### Task instructions
Extract, without any change, the lines running from the one that contains "In this image, would pixel" through the one that contains "45 millimetres", both ends included.

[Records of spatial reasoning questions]
------------------------------------------------------------

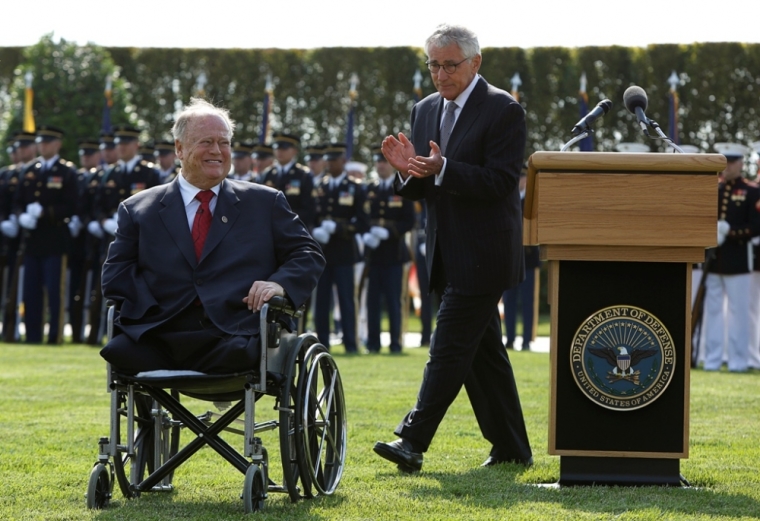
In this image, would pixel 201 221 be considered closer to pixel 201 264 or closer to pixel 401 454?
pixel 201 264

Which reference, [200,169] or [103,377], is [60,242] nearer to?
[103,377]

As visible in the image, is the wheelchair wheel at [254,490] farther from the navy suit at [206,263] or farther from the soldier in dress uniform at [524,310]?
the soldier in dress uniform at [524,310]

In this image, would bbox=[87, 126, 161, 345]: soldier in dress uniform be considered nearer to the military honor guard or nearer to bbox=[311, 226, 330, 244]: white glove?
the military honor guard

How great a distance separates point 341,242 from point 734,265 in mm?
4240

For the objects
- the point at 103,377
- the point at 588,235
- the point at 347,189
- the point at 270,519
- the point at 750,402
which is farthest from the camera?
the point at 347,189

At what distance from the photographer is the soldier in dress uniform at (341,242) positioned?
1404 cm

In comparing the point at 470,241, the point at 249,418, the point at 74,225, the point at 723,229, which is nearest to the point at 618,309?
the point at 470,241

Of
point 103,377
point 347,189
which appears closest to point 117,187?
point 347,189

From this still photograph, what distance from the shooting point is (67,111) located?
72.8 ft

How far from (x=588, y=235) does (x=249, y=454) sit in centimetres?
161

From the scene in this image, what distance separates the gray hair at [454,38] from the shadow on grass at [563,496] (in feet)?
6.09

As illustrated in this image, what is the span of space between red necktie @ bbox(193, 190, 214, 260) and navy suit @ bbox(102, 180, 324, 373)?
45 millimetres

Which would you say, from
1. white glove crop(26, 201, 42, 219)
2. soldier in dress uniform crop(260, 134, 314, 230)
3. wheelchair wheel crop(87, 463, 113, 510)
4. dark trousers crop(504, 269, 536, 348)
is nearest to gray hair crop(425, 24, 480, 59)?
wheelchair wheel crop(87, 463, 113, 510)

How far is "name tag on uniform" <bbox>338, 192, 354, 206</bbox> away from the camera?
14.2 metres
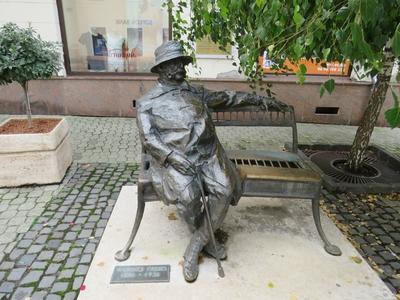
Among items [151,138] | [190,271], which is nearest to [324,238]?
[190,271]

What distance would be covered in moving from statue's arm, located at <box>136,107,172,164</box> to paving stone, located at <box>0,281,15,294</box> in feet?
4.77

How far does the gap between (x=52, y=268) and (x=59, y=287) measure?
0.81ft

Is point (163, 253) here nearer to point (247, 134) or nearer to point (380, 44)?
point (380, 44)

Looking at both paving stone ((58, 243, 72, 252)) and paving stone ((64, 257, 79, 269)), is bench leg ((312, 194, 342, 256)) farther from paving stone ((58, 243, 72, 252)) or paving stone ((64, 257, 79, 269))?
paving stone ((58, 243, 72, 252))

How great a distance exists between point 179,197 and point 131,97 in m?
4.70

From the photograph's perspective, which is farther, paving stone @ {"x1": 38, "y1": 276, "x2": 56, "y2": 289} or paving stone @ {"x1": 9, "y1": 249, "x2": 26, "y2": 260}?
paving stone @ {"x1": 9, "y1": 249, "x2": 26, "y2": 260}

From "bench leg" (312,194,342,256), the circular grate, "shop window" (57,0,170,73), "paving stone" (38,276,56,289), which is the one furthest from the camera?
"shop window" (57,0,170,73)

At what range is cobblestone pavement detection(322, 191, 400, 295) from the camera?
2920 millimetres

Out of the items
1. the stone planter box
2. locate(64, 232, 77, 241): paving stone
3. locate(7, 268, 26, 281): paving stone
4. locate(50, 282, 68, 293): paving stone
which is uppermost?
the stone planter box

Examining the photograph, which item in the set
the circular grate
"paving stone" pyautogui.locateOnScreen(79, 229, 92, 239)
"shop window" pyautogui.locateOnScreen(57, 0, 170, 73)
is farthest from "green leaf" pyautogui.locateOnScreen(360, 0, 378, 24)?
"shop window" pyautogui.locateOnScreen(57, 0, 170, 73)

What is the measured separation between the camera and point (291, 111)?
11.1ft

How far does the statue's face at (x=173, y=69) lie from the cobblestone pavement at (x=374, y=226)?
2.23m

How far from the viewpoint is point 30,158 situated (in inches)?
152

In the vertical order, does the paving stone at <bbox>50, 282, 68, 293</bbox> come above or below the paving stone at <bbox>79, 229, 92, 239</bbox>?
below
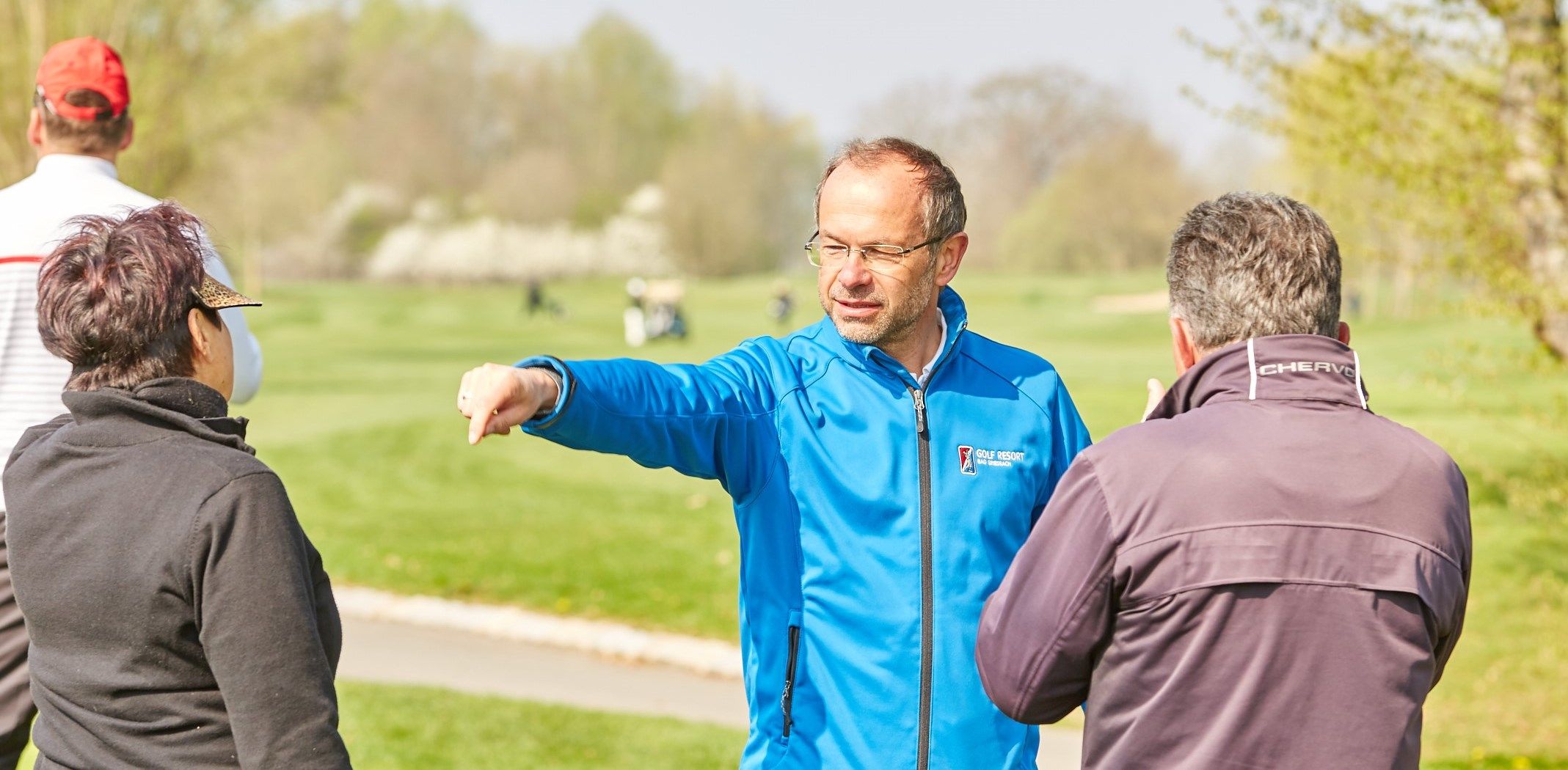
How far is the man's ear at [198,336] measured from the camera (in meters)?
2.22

------------------------------------------------------------

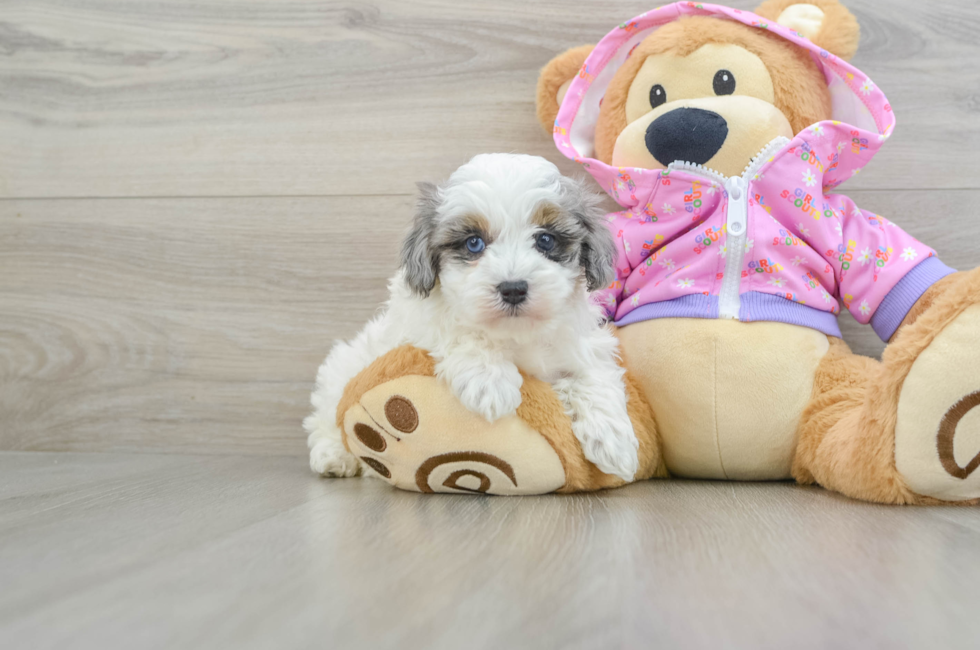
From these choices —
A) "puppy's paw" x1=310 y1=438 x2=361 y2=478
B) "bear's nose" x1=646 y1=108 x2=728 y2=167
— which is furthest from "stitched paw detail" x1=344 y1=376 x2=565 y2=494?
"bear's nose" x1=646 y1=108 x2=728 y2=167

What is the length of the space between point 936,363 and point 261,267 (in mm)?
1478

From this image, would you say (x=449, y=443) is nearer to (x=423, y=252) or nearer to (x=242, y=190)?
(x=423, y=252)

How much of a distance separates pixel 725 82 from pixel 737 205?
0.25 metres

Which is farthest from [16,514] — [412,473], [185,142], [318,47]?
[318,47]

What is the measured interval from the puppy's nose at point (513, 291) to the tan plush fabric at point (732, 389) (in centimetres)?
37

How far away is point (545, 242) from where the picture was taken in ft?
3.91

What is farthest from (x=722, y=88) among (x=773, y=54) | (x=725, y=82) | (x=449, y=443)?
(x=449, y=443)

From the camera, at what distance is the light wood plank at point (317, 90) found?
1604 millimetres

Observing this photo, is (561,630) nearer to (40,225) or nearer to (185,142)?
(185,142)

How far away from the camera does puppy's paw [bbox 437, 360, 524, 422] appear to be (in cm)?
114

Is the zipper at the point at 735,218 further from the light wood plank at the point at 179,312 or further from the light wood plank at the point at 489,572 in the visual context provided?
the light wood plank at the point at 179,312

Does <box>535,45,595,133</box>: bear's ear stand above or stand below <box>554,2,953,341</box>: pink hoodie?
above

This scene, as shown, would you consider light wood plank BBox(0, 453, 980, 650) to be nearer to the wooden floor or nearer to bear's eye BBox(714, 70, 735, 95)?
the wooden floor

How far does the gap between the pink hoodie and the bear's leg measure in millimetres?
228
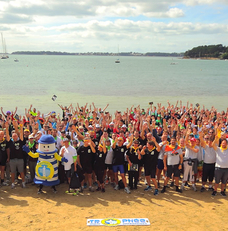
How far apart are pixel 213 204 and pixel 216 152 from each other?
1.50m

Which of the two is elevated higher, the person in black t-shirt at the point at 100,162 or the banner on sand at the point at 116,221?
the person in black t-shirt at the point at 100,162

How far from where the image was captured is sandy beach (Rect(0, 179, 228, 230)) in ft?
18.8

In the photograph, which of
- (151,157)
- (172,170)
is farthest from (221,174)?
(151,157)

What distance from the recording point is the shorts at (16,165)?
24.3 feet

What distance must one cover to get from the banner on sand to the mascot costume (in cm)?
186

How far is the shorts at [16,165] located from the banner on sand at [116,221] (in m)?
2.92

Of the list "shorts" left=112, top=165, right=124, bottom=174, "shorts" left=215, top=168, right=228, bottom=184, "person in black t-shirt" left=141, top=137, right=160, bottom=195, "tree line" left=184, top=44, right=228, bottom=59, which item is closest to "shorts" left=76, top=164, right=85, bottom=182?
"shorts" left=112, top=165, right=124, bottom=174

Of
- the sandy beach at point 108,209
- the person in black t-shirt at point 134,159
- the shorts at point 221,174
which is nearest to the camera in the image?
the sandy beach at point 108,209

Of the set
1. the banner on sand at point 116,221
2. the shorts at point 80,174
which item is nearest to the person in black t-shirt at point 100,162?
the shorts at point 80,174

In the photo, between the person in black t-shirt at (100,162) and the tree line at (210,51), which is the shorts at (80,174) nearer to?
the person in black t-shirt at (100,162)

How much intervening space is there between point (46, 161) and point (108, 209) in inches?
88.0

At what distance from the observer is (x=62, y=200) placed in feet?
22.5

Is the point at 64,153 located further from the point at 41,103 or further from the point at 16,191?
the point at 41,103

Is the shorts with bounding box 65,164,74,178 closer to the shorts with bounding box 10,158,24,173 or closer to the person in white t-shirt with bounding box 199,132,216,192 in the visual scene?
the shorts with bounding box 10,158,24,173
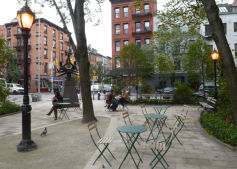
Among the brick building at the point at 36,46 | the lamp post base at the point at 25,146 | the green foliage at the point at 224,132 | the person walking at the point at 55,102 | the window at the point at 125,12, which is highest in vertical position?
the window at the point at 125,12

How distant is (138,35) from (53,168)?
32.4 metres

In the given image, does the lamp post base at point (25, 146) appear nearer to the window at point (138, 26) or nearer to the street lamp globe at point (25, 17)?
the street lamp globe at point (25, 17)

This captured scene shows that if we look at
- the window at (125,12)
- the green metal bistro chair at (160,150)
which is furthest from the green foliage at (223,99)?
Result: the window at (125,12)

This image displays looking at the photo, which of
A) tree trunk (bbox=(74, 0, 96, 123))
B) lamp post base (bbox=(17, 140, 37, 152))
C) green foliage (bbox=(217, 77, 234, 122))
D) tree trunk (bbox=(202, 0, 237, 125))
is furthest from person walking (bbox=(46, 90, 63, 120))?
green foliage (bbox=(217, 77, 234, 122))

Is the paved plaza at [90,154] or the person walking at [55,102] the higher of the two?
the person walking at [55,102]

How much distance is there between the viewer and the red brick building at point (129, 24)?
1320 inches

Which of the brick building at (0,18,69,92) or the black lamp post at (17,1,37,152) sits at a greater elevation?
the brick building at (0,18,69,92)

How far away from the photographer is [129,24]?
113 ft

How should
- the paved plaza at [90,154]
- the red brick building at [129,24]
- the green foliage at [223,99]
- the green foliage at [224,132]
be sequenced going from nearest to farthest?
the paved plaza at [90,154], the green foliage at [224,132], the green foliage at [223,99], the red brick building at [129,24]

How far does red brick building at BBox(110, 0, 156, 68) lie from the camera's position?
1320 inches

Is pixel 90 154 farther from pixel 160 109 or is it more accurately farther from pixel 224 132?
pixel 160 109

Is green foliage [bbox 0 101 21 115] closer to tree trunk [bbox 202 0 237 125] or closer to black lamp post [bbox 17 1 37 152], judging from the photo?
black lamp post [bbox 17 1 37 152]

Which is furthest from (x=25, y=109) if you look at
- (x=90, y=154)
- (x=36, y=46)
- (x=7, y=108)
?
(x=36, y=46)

------------------------------------------------------------

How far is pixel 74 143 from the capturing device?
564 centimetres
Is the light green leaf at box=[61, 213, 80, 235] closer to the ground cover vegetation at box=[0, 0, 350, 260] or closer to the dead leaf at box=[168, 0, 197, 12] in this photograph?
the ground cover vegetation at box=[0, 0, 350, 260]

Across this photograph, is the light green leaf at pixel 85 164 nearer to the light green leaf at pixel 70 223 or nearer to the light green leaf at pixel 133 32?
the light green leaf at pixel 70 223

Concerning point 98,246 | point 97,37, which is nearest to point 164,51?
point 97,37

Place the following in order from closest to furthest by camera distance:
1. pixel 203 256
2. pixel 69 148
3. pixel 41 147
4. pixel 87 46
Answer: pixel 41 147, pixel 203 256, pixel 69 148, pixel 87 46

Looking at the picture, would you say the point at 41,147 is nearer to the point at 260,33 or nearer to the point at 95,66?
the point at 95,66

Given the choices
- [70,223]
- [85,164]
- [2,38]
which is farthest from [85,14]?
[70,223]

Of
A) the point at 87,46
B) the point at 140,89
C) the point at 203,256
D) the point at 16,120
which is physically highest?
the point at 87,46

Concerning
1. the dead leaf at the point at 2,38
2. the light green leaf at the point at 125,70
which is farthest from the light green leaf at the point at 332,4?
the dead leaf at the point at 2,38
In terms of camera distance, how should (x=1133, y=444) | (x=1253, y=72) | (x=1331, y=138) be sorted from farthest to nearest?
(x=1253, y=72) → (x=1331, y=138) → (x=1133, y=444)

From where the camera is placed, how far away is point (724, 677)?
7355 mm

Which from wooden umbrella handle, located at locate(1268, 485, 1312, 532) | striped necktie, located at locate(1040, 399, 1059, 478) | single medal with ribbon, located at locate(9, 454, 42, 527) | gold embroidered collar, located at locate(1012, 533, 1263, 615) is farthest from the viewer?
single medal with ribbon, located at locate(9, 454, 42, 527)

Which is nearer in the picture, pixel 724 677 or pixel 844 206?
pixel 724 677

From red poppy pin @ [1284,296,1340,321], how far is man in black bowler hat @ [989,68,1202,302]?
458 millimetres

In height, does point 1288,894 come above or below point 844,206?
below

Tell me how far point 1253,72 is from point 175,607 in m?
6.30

------------------------------------------------------------

### Completed task
In this image, would pixel 201 221 be considered closer to pixel 201 264 or closer to pixel 401 454?
pixel 201 264

Which reference, [200,169] or [103,377], is [60,242] nearer to?
[103,377]

As visible in the image, is the wheelchair wheel at [254,490] farther from the navy suit at [206,263] or farther from the soldier in dress uniform at [524,310]?
the soldier in dress uniform at [524,310]

In this image, would bbox=[87, 126, 161, 345]: soldier in dress uniform be considered nearer to the military honor guard or nearer to bbox=[311, 226, 330, 244]: white glove?
the military honor guard

How great a distance separates point 341,242 from point 734,265 in mm?
4240

For the objects
- the point at 103,377
- the point at 588,235
- the point at 347,189
- the point at 270,519
- the point at 750,402
which is farthest from the camera?
the point at 347,189

At what distance from the photographer is the soldier in dress uniform at (341,242) positioned?
1404 cm

In comparing the point at 470,241, the point at 249,418, the point at 74,225, the point at 723,229, which is nearest to the point at 618,309?
the point at 470,241

Of
point 103,377
point 347,189
which appears closest to point 117,187?
point 347,189

From this still photograph, what distance from the shooting point is (67,111) located?
72.8 ft

How far from (x=588, y=235) does (x=249, y=454) sit in centimetres?
161

From the scene in this image, what distance separates the gray hair at [454,38] from the shadow on grass at [563,496] (in feet)?
6.09

As illustrated in this image, what is the span of space between red necktie @ bbox(193, 190, 214, 260) and navy suit @ bbox(102, 180, 324, 373)?
45 millimetres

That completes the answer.